Understanding standard deviation: Exploring the formula and Its applications in data analysis

Written May 9, 2025, by Jeremy Moser

Haley, an HR professional, is tasked with analyzing employee satisfaction survey results from hundreds of staff members. The data is overwhelming, and she needs to present insights that are clear, actionable, and easy to digest. 

But how can she make sense of all the numbers without getting lost in the noise? This is where the concept of standard deviation becomes invaluable. Data analysts like Haley face the challenge of distilling vast volumes of data into meaningful insights. They need concise, easy-to-compare measures that effectively represent the core characteristics of large datasets.

In this article, we’ll explore how understanding and applying the standard deviation formula can help you unlock deeper insights and make more informed decisions.

One fundamental tool in a data analyst’s arsenal is the standard deviation.

What is the standard deviation?

Standard deviation (SD) is defined as the square root of a dataset’s variance. It’s an essential measure in descriptive statistics that shows how spread out the individual data points are from that dataset’s mean (average) value. 

In simpler terms, it quantifies a data point’s average distance from the distribution center.

Data listing:
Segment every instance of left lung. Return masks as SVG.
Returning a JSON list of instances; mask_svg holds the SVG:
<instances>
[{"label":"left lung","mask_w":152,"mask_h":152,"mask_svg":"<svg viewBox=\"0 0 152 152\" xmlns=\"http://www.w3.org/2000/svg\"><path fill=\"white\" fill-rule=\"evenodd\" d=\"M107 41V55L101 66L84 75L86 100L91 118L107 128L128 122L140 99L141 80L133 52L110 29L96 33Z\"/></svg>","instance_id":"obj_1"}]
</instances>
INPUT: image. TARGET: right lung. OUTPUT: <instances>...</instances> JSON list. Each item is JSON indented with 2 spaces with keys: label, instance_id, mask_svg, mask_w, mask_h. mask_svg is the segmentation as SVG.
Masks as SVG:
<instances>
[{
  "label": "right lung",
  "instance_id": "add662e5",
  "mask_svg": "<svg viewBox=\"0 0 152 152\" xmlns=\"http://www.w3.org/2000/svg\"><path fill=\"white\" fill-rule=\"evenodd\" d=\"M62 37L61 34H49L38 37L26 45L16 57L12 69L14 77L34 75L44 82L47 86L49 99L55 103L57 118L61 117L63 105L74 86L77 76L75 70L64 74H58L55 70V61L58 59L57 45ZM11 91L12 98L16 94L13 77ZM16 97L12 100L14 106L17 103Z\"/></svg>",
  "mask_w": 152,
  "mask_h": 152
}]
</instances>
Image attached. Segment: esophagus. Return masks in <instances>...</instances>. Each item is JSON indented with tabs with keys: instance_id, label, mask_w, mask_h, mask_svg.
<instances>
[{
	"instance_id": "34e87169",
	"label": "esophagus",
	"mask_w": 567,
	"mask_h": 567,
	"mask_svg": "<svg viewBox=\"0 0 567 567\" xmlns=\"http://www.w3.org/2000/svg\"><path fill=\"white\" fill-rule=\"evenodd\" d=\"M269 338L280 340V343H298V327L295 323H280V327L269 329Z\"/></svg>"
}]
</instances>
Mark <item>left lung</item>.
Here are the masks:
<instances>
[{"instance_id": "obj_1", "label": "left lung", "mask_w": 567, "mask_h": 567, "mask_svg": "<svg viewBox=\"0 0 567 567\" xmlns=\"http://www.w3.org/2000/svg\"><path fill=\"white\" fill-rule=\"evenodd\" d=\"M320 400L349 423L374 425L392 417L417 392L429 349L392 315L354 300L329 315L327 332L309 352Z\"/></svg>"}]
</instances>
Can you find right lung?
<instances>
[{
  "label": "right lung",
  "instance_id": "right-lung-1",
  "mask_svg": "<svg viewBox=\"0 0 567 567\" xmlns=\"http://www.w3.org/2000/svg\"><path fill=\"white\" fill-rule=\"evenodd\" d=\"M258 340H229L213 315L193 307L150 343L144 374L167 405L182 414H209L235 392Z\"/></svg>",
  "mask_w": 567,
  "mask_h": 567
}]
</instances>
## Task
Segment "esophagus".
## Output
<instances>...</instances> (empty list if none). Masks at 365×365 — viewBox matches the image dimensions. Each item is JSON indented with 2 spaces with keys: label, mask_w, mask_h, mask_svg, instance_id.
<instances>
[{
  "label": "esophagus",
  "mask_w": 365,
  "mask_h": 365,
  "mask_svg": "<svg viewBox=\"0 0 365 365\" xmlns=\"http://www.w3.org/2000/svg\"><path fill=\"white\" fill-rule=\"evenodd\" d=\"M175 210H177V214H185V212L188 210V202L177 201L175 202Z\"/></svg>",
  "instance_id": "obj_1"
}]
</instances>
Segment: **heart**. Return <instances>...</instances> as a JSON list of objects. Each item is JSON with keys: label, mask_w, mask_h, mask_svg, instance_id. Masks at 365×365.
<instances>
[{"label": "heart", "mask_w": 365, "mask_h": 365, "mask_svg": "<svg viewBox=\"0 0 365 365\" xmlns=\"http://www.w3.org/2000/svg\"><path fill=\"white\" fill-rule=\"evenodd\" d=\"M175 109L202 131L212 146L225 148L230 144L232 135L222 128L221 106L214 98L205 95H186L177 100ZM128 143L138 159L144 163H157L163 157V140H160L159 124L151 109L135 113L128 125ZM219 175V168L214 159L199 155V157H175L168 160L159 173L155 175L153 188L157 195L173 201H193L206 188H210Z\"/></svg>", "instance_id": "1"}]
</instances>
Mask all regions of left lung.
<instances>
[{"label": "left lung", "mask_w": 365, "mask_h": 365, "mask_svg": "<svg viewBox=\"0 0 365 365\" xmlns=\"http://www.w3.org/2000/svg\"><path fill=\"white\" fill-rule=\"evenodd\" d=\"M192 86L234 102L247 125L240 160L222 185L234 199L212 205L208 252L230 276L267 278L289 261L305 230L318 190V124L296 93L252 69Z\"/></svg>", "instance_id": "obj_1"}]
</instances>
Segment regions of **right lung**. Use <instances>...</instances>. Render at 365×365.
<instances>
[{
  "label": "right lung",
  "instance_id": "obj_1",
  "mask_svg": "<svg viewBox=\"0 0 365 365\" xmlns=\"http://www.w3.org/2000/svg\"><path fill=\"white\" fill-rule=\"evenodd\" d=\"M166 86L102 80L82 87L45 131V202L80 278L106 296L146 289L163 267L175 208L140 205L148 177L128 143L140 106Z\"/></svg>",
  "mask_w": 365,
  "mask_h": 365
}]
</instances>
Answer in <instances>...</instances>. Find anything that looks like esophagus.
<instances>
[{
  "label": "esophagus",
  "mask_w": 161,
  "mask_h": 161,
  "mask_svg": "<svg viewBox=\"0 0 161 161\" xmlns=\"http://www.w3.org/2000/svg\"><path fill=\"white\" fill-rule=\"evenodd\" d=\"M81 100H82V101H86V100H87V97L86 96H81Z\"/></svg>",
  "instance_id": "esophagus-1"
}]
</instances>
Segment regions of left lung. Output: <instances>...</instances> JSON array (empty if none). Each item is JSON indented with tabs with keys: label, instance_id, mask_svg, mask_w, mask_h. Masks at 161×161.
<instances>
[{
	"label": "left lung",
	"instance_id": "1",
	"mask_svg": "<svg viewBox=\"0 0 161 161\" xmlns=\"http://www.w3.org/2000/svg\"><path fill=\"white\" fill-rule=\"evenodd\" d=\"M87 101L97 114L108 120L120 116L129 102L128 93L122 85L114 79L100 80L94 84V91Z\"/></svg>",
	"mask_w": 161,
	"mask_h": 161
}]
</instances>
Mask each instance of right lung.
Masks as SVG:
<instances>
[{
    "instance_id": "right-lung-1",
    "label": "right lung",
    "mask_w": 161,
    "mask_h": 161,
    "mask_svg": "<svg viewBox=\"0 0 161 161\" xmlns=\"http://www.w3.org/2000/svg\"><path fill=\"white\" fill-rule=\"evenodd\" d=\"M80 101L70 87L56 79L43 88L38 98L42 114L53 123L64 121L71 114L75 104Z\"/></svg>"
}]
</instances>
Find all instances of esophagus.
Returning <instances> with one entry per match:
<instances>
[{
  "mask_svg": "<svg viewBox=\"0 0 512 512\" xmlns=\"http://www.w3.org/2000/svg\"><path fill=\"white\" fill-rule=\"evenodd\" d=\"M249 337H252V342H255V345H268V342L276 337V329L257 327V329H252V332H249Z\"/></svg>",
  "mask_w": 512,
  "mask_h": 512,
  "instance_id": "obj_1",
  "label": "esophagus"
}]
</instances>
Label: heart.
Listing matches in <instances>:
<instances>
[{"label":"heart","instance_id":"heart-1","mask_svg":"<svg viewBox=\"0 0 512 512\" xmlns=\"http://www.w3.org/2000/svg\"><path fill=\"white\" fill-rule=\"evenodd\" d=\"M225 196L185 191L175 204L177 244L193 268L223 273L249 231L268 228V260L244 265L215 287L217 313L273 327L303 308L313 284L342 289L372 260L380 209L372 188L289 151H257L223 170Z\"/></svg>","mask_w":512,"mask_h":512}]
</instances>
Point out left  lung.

#### [OBJECTIVES]
**a.** Reproduce everything in the standard deviation article from "But how can" down to "of large datasets.".
**b.** Based on the standard deviation article, state whether each statement agrees with it, answering yes or no and quoting the deciding words: (i) Standard deviation is defined as the square root of a dataset's variance. (ii) Haley is analyzing quarterly sales figures. (iii) The article was written on May 9, 2025.
**c.** According to the standard deviation article, what does standard deviation show about a dataset?

#### [SOLVED TASKS]
**a.**
But how can she make sense of all the numbers without getting lost in the noise? This is where the concept of standard deviation becomes invaluable. Data analysts like Haley face the challenge of distilling vast volumes of data into meaningful insights. They need concise, easy-to-compare measures that effectively represent the core characteristics of large datasets.

**b.**
(i) Yes: "Standard deviation (SD) is defined as the square root of a dataset’s variance."
(ii) No: "analyzing employee satisfaction survey results from hundreds of staff members"
(iii) Yes: "Written May 9, 2025, by Jeremy Moser"

**c.** It shows how spread out the individual data points are from the dataset's mean (average) value.